Some 33 bodies were recovered on Tuesday when Egyptian authorities raised the wreck of a migrant boat that sunk off the country's north coast last week, a Health Ministry official said.

The grim discovery takes the total toll of the shipwreck to 202, according to figures provided by ministry spokesman Khaled Mogahed.

The tragedy has stirred debate in Egypt about the poor economic prospects that have led mainly young men to risk their lives on dangerous illegal sea crossings to Europe.

President Abdel-Fattah al-Sissi on Monday called on Egyptians to avoid illegal migration, saying: "I tell everyone that our country needs its people."

Some Egyptian media have quoted survivors as saying that there were around 500 people crammed onto the small fishing vessel.

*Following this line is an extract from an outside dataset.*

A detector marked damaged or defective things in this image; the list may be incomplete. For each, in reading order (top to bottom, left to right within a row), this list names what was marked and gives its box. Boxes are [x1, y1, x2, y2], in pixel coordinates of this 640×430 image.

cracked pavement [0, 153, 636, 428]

A total of 164 people have been rescued since Saturday, according to officials.

Eritrean, Somali, Syrian and Sudanese citizens as well as Egyptian nationals are reported to have been among the passengers.

Police have arrested a fisherman and his mother in the northern province of Beheira in connection with the accident, as well as four crew members. 

Local media reports said the mother-son duo was arrested for using their fishing boat to ferry migrants from the shore to the ship before its fatal journey.

In recent years, Egypt has seen an increase in migrants trying to travel across the Mediterranean Sea to Europe.

Regional turmoil and high unemployment rates are believed to be the main motivating factors for the risky journeys.

Egypt's economy has been in decline since the unrest that followed the 2011 uprising.

Unemployment is officially estimated at nearly 13 per cent in the country of 91 million people.

Al-Sissi promised that a "comprehensive project" would soon be completed near the area of the shipwreck providing thousands of jobs, especially for young people.

Egypt also lies on migration routes from war-torn Sudan and Somalia, as well as from Eritrea where many citizens seek to escape a repressive regime and indefinite terms of compulsory military service.